The Wall Street Journal has posted an in-depth look at the controversy surrounding Norwegian energy company StatoilHydro’s Snoehvit project. Since 2002, the company, of which the national government owns a majority stake, has been trying to procure natural gas from the seafloor beneath the Barents Sea. Operations at Snoehvit, whose name means “snow white” in Norwegian, involve pumping natural gas from the ocean floor, liqueying it, and then transporting it for export as liquefied natural gas, primarily to the U.S. and Europe. Norway’s LNG is seen as an alternative to unstable Russian sources.
The project first began in 2002 despite strident opposition from environmentalists, who wanted the area to be protected from oil and gas companies. Yet the Norwegian Parliament (Storting) pushed ahead, approving a plan for developing the area. The project was supposed to be environmentally-conscientious thanks to its use of remote-controlled wells, which sit directly on the seabed to avoid disturbing sensitive fisheries and marine ecosystems. Unfortunately, while the ocean was not dramatically affected, Snoehvit’s operations polluted the atmosphere.

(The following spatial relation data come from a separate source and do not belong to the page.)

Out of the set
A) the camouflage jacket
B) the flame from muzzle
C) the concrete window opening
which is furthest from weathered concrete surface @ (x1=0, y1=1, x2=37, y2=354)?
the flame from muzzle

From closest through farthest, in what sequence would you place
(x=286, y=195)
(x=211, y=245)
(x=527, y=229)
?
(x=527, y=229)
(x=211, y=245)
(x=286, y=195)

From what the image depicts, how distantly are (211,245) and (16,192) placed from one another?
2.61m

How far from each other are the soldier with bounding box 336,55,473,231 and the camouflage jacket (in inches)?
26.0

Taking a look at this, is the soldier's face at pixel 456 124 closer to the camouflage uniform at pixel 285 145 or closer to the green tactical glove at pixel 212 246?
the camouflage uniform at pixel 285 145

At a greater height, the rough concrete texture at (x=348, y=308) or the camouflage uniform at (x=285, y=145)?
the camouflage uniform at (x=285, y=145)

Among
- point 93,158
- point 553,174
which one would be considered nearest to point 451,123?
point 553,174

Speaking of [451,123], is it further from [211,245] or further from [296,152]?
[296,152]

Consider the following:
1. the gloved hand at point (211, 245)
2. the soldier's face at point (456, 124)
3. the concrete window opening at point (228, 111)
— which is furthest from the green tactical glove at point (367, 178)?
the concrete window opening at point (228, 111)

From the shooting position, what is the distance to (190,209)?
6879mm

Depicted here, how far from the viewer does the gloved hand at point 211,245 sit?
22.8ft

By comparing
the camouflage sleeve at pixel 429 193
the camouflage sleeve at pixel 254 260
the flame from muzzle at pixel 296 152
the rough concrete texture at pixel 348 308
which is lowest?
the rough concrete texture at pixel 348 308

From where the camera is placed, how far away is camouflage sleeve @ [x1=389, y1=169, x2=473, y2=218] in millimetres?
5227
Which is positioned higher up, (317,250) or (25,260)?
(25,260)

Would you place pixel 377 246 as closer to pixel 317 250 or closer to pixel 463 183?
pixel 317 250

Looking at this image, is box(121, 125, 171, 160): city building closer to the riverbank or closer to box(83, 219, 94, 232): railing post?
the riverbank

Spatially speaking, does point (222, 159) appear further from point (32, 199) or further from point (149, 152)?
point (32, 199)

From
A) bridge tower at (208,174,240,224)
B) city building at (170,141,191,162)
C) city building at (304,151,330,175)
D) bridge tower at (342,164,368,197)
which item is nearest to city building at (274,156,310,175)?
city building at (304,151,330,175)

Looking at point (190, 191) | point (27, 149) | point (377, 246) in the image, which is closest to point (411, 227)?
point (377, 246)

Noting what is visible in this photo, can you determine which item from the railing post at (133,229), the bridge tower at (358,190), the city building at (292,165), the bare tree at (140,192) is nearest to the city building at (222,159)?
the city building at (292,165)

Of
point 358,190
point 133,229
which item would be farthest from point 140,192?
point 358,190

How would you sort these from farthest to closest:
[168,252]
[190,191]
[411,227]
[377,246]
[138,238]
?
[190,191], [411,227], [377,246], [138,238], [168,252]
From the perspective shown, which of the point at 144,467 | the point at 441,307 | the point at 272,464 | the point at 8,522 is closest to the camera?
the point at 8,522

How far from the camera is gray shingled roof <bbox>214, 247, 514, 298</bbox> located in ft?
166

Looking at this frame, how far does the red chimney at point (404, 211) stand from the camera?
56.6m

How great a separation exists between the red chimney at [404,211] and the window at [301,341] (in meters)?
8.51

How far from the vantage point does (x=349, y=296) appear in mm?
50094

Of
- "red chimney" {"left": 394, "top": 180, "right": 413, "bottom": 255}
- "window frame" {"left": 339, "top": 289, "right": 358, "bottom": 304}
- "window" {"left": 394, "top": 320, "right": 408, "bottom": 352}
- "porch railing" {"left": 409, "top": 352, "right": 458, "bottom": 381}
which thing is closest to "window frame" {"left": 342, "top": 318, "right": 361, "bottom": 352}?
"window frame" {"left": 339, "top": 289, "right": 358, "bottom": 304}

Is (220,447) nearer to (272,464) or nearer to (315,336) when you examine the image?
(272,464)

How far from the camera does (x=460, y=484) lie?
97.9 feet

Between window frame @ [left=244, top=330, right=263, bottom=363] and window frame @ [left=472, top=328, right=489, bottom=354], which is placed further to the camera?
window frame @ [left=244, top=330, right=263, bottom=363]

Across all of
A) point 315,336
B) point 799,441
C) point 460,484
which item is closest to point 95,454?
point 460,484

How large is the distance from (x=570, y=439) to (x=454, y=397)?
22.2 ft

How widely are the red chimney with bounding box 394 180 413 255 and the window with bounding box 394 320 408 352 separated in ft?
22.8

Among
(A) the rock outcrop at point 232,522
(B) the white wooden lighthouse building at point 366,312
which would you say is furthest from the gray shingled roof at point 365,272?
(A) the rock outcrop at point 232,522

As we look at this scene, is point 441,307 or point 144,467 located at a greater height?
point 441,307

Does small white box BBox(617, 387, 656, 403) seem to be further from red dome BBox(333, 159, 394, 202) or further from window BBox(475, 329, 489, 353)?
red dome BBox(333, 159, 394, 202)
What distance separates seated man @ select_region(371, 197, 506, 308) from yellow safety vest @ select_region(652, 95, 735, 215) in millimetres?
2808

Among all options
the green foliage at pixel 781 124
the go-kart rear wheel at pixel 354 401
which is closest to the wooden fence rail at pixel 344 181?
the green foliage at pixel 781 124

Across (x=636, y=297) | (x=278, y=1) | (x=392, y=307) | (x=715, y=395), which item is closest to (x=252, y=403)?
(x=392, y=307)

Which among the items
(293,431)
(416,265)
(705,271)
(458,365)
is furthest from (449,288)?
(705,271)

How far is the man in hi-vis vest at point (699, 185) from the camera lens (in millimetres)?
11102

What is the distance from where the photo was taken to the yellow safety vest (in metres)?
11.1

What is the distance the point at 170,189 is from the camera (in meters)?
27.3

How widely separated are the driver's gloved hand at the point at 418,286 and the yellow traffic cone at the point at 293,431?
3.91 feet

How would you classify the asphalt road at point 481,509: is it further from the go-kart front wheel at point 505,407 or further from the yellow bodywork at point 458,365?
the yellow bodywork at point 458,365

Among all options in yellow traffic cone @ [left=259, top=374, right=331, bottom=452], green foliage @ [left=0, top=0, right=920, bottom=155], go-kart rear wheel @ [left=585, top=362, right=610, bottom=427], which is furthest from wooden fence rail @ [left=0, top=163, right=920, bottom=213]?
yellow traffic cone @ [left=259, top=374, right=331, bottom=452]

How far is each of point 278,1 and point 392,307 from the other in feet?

Thus, Snoehvit has been controversial for primarily two reasons:
- Production has caused much damage to the environment. For months, as construction was under way, excess natural gas had to be burned off due to unforeseen complications brought about by the harsh Arctic conditions. Burning of natural gas is normally banned in Norway, but special accomodations were made for Snoehvit by the government. Nearby towns were consequently covered in black soot.
- The cost has exceeded original expectations by 50% ($7.73 billion for the first phase of construction, compared to $5.24 billion).
Yet perhaps one of the underlying reasons why many Norwegians are so upset about Snoehvit is because they feel as if they have been betrayed by their government. Citizens’ trust in government has traditionally been relatively high in this small country of only four million people.
Worse yet, the betrayal involved harming the environment, which the Norwegians take very seriously, as respect for nature forms an integral part of their country’s identity. Norway’s carbon dioxide emissions, which are much higher than those in other Scandinavian countries due to its oil and gas industry and inefficient transportation sector, increased by 3 percent simply due to the burning of natural gas at Snoehvit.
The Norwegian State Church recently proposed a 5-year moratorium on new oil and gas licenses in order to protect the environment, with one of the 11 state bishops stating, “Norway also needs to show restraint. We need to demonstrate that we can use renewable energy.” This proposal was met with hostility from the labor sector, which stands to lose thousands of jobs if oil production is slowed.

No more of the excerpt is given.